■ **STATED EXERCISE**
Transcribe the listing word for word.

■ **Some records**
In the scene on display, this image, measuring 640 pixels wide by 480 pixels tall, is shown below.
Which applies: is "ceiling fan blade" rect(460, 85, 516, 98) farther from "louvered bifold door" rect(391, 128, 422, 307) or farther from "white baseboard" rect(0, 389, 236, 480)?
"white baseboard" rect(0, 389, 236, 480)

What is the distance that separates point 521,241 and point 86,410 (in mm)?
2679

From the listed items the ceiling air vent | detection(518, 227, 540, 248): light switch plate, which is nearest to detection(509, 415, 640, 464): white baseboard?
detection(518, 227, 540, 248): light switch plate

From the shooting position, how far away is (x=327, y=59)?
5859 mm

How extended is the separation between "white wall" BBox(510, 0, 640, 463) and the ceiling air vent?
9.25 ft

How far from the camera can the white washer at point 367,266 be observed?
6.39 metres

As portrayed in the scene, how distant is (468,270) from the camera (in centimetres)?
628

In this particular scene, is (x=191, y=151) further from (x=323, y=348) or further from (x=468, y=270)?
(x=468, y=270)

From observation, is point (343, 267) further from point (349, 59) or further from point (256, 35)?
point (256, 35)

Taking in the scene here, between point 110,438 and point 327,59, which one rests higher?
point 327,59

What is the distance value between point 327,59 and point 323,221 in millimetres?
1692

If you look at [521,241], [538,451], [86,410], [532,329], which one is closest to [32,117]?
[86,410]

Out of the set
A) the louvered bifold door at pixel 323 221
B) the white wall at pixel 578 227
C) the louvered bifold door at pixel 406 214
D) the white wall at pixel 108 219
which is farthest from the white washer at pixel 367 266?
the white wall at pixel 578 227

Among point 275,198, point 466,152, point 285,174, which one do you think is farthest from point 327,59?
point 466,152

■ **THE ANSWER**
In the scene on display, this image, measuring 640 pixels wide by 480 pixels tall, is shown below.
Which applies: is "ceiling fan blade" rect(460, 85, 516, 98) farther from "louvered bifold door" rect(391, 128, 422, 307) or farther from "white baseboard" rect(0, 389, 236, 480)?
"white baseboard" rect(0, 389, 236, 480)

What is the distance that separates point 521,241 and point 86,410 (in mm)?
2679

From the listed items the ceiling air vent | detection(518, 227, 540, 248): light switch plate, which is nearest to detection(509, 415, 640, 464): white baseboard?
detection(518, 227, 540, 248): light switch plate

From the shooting position, how far away is (x=327, y=59)?
5859 mm

How extended is the separation between "white wall" BBox(510, 0, 640, 463) and the ceiling air vent?
9.25 ft

How far from the camera can the white washer at point 367,266 be observed?
6.39 metres

As portrayed in the scene, how distant is (468,270) from the camera (in centimetres)?
628

In this particular scene, is (x=191, y=151) further from (x=323, y=348) or further from (x=468, y=270)?
(x=468, y=270)

From observation, is point (343, 267) further from point (349, 59) or further from point (256, 35)?
point (256, 35)

Taking in the scene here, between point 110,438 and point 327,59, which one rests higher?
point 327,59

What is the distance value between point 327,59 and point 323,221 in millimetres?
1692

If you look at [521,241], [538,451], [86,410], [532,329], which one is closest to [32,117]?
[86,410]

Out of the set
A) the louvered bifold door at pixel 323 221
B) the white wall at pixel 578 227
C) the louvered bifold door at pixel 406 214
D) the white wall at pixel 108 219
which is farthest from the white washer at pixel 367 266?
the white wall at pixel 578 227

Among point 275,198, point 466,152, point 285,174, which one do you think is farthest from point 327,59?
point 466,152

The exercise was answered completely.